■ **Source passage**:
_____

When I planned out my recent trip to Europe, I knew I was going to Krakow. That meant that I would invariably find myself making a trip out to Auschwitz. This was something that I felt was important to do although I knew it would not be pleasant. It just seems important to remember the horrors that took place in Europe during those years.


I had already visited the concentration camp at Dachau so I had an idea of what was in store. My advance knowledge of Auschwitz suggested that this would be an even more powerful experience. It is larger and the museum exhibits are far more intense. This made me feel nervous as I left for the bus station early Saturday morning. 

Getting from Krakow to Auschwitz is easy and affordable. The bus ride is about an hour and forty minutes but only costs 7 zlots (about $2). The bus was packed with people. It was standing room only on the bus so this is a destination visited by many people. One can only hope that the people are going to learn the lessons about man's inhumanity to man. 

In some ways, standing on the bus helped set the tone. It was uncomfortable but it also helped drive home the point of how lucky I am. I had a choice. The victims of the concentration camp endured far greater discomfort and had no choice in the matter. I was still feeling uneasy as I arrived at Auschwitz. Admission to the museum is free although one can hire a tour guide in various languages. The tour actually features two portions. There is the original Auschwitz camp and the larger camp at Birkenau. The entire tour will likely take several hours whether you walk through on your own or go with a tour guide. 

The original Auschwitz camp is what is now the museum. Most of the buildings here feature various exhibitions on the horrors that went on. There are also individual buildings to document each country's role in this era. You can learn of the plight of Hungarians, French, Czechs etc. 

There are also buildings that focus on the daily life of the prisoners and on the medical experiments. This is something that will be very discomforting. Seeing the victims after these experiments is horrible. I felt overwhelmed with sorrow as I walked through these exhibits. Some of the pictures are very graphic so parents will have to make their own determinations on when a child is old enough to handle this. Many adults were in tears walking through the museum. I want to stress again that although this is not a pleasant experience I feel it's extremely important that people learn the lessons of history.

After completing the tour of Auschwitz, one can take a shuttle bus over to the Birkenau camp. the Birkenau camp is much larger and includes the ruins of destroyed crematoriums and numerous barracks that are still standing. One can walk through the barracks and get a feel for the horrible existence endured by the prisoners. 

When I entered into the Birkenau camp, I walked along the train tracks. It is eerie because I have seen footage and many pictures of prisoners being taken into this camp. It was creepy to actually be walking along those tracks knowing what happened at this site. The camp is enormous and I remember thinking how long of a walk it was. This also helped drive home the point of the evil that occurred here. Any thoughts of whining about my sore feet were instantly vanquished by consideration for the plight of those prisoners that met such horrible fates 60 plus years ago. 

I opted to walk through the two camps on my own rather than take a tour. I bought a guide book and used the map to follow through to the various exhibits. Most of the features include English text so I was able to read about what I was seeing. In all, it took about 4 hours and I did not see everything there. It was a very emotional draining experience but one that I was glad I had. It is important to recognize the often barbaric behavior some people display toward others. Being confronted with it in such a direct manner helps strengthen my resolve to work toward preventing it from happening again.

The museum is open every day of the year but different seasons have different hours. If one is planning a trip they should find out what the hours are. It is a long and exhausting experience. I was very relieved at the end of the walk through Birkenau to be able to get on a bus and go back to Krakow.  I advise friends traveling to Poland to go here.  It is ugly.  You may cry, (I did), but we need to remember these horrors and stop them from continuing to happen.

Author's Notes/Comments: 

This is an old piece from nearly a decade ago.  It was some thoughts on a trip to Auschwitz.

_____

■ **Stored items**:
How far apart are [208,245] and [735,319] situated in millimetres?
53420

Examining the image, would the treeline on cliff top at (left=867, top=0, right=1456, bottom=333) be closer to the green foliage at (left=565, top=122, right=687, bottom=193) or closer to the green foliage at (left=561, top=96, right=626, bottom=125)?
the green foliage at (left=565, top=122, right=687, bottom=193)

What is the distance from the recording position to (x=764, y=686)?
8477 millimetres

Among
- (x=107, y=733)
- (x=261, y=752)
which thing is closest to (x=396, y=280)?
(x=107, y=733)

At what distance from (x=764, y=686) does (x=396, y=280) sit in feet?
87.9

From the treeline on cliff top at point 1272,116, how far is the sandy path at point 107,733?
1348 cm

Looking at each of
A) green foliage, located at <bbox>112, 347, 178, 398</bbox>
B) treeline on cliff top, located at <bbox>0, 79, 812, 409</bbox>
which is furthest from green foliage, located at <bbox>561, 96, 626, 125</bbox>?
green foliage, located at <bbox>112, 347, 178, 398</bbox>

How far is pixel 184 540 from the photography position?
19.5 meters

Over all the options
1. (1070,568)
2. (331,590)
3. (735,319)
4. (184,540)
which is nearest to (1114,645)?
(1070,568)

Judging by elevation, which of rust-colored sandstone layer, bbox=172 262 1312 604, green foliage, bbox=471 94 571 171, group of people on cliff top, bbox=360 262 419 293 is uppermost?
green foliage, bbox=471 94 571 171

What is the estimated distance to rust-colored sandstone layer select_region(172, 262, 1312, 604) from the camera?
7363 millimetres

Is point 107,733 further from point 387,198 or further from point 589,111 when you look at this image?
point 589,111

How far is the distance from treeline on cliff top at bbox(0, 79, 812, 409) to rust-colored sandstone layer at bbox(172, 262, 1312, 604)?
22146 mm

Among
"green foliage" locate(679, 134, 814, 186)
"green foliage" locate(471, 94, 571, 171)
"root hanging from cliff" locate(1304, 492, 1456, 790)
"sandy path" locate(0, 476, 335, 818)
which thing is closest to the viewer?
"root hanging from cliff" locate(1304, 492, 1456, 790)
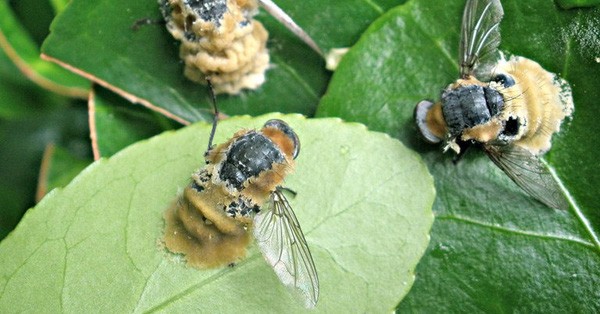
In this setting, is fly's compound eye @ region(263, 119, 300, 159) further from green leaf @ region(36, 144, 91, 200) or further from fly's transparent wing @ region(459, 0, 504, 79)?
green leaf @ region(36, 144, 91, 200)

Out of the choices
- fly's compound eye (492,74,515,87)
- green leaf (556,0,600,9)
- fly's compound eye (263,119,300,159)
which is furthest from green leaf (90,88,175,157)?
green leaf (556,0,600,9)

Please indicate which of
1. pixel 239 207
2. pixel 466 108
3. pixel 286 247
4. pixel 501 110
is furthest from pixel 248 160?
pixel 501 110

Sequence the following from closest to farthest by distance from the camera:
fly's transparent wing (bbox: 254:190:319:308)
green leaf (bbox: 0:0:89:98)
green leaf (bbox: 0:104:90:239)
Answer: fly's transparent wing (bbox: 254:190:319:308)
green leaf (bbox: 0:0:89:98)
green leaf (bbox: 0:104:90:239)

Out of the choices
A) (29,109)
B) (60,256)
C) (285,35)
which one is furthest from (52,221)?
(285,35)

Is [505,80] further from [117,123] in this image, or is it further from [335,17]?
[117,123]

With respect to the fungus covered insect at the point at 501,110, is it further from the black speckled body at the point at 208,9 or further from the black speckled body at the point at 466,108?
the black speckled body at the point at 208,9

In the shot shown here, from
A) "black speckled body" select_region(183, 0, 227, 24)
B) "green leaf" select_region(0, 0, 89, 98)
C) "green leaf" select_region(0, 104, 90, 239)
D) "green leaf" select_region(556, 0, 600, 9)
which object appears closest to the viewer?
"green leaf" select_region(556, 0, 600, 9)

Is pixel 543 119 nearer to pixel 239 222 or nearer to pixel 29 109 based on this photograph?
pixel 239 222

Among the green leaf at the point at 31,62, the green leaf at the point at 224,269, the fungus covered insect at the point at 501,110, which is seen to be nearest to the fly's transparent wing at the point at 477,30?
the fungus covered insect at the point at 501,110
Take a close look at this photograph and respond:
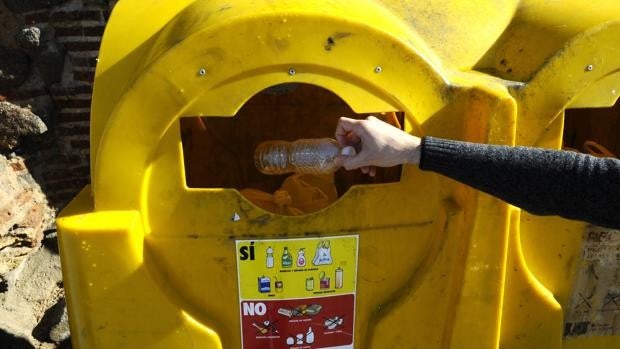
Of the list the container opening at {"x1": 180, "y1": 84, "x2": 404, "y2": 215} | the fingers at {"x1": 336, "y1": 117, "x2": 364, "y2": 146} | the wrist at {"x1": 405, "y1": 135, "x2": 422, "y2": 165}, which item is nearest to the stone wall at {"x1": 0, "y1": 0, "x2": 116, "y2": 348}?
the container opening at {"x1": 180, "y1": 84, "x2": 404, "y2": 215}

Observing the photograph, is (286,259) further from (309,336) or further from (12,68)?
(12,68)

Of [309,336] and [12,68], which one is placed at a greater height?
[12,68]

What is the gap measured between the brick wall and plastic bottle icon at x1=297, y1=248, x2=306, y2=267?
230cm

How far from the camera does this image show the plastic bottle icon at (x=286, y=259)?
1.79 m

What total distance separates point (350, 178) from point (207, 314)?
752mm

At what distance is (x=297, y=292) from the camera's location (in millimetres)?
1832

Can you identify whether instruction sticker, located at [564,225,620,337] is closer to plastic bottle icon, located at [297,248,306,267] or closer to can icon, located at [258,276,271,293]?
plastic bottle icon, located at [297,248,306,267]

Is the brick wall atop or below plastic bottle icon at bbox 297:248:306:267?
atop

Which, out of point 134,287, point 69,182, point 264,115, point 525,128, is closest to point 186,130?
point 264,115

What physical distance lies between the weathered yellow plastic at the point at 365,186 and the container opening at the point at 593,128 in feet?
1.68

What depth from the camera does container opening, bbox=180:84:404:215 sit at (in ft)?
7.07

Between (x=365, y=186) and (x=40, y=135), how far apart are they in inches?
97.8

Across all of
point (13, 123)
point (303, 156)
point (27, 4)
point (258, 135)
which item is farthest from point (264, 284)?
point (27, 4)

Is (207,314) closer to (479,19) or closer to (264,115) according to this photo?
(264,115)
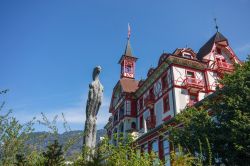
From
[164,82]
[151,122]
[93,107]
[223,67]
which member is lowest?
[93,107]

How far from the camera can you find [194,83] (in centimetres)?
2719

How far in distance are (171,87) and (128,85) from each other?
41.8 feet

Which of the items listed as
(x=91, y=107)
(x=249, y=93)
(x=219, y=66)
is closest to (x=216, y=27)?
(x=219, y=66)

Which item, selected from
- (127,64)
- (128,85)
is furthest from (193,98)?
(127,64)

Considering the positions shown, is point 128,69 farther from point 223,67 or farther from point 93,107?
point 93,107

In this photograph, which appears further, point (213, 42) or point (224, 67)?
point (213, 42)

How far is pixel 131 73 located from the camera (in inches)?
→ 1720

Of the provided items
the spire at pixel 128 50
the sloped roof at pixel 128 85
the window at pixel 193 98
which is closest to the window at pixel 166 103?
the window at pixel 193 98

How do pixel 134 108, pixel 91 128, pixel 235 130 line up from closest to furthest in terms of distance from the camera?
pixel 91 128
pixel 235 130
pixel 134 108

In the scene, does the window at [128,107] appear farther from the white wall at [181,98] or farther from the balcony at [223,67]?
the balcony at [223,67]

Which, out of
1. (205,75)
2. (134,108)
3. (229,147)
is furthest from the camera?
(134,108)

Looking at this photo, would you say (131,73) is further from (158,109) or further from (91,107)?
(91,107)

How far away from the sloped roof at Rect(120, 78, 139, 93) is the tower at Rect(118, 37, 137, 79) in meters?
1.73

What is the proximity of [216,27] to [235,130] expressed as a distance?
918 inches
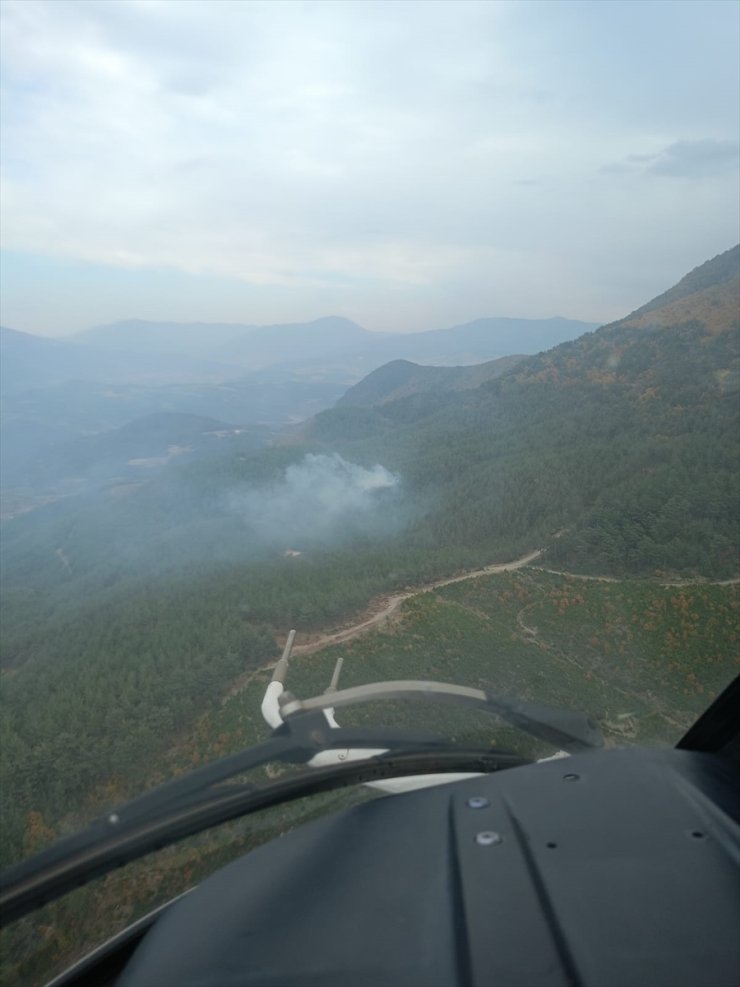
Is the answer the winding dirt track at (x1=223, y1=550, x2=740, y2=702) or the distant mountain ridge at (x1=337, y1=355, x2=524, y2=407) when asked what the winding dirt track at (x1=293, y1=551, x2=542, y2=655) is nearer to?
the winding dirt track at (x1=223, y1=550, x2=740, y2=702)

_____

■ **The problem**:
Reproduce the portion of the Auschwitz trip account that begins at the words "When I planned" and stops after "early Saturday morning.".

■ **Completed task**:
When I planned out my recent trip to Europe, I knew I was going to Krakow. That meant that I would invariably find myself making a trip out to Auschwitz. This was something that I felt was important to do although I knew it would not be pleasant. It just seems important to remember the horrors that took place in Europe during those years.


I had already visited the concentration camp at Dachau so I had an idea of what was in store. My advance knowledge of Auschwitz suggested that this would be an even more powerful experience. It is larger and the museum exhibits are far more intense. This made me feel nervous as I left for the bus station early Saturday morning.